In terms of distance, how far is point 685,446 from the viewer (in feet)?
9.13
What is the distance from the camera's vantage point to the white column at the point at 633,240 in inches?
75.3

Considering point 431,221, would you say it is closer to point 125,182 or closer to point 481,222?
--
Your goal
Write out every item above word for word, without changing anything.

Full response
In terms of distance, how far is point 685,446 from the viewer (in feet)?
9.13
What is the distance from the camera's vantage point to the white column at the point at 633,240 in inches?
75.3

Considering point 431,221, would you say it is closer to point 125,182 or closer to point 481,222?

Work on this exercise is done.